Wednesday 25 May 2011

Does the Better Life Index support The Spirit Level?

Yesterday, the Organisation for Economic Co-operation and Development (OECD) published the Better Life Index. This project aims to measure the quality-of-life in countries using eleven criteria.

Since it was founded in 1961, the OECD has helped governments design better policies for better lives for their citizens. More recently, the OECD has been keenly involved in the debate on measuring well-being.
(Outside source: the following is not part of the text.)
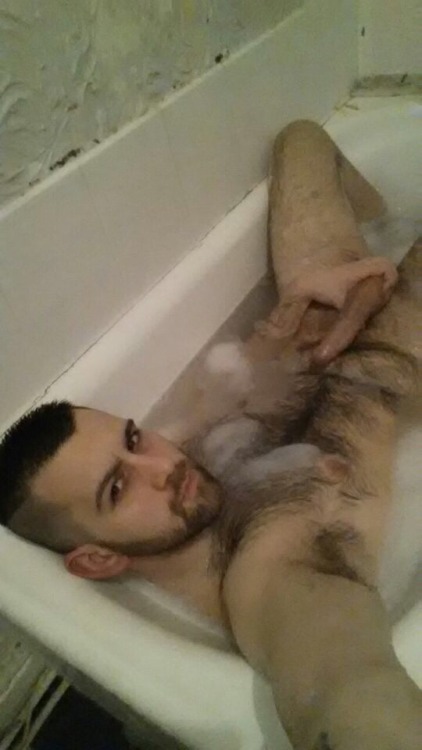 cubpoppdx:  cubpoppdx.tumblr.com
Based on this experience, these 11 topics reflect what the OECD has identified as essential to well-being in terms of material living conditions (housing, income, jobs) and quality of life (community, education, environment, governance, health, life satisfaction, safety and work-life balance).

Having gone to all this trouble to create a reliable index of well-being, it's worth asking whether the OECD data supports The Spirit Level's hypothesis that "more equal societies almost always do better"?





No, it doesn't. The poorest country—Portugal—does worst, but the data points appear to be scattered randomly.

In fact, if we drill down into the data we can see that not only is well-being not better in "more equal" countries, but the OECD's figures do not support The Spirit Level's key argument—that "more equal" countries have stronger social support networks which lead to a healthier and happier population.

Quality of social support network:





Life expectancy:



Self-reported health:



Life satisfaction:




There is no association between inequality and any of these variables. Indeed, with the exception of self-reported health—which seems to show the opposite of what The Spirit Level says—the regression lines are about as straight as you could expect from a randomly assorted set of data.

Taken together, the OECD's Better Life Index appears to support the view of a previous effort by The Economist to devise a quality-of-life index, which concluded:

There is no evidence for an explanation sometimes proffered for the apparent paradox of increasing incomes and stagnant life-satisfaction scores: the idea that an increase in someone’s income causes envy and reduces the welfare and satisfaction of others. In our estimates, the level of income inequality had no impact on levels of life satisfaction. Life satisfaction is primarily determined by absolute, rather than relative, status (related to states of mind and aspirations).


(Note on data: The first graph shows an index of all the OECD's criteria with each given equal weight. Singapore and Hong Kong are not OECD members so they do not feature in the list. Their absence can only benefit The Spirit Level's case here because these unequal countries tend to perform well under most criteria. As per The Spirit Level, tax havens and countries without equality data are excluded. All other counties with wealth greater than Portugal are included. The OECD produces well-respected inequality figures but these are not used in The Spirit Level (perhaps because they show Japan to be quite unequal). I have used The Spirit Level's preferred inequality figures here and throughout The Spirit Level Delusion.)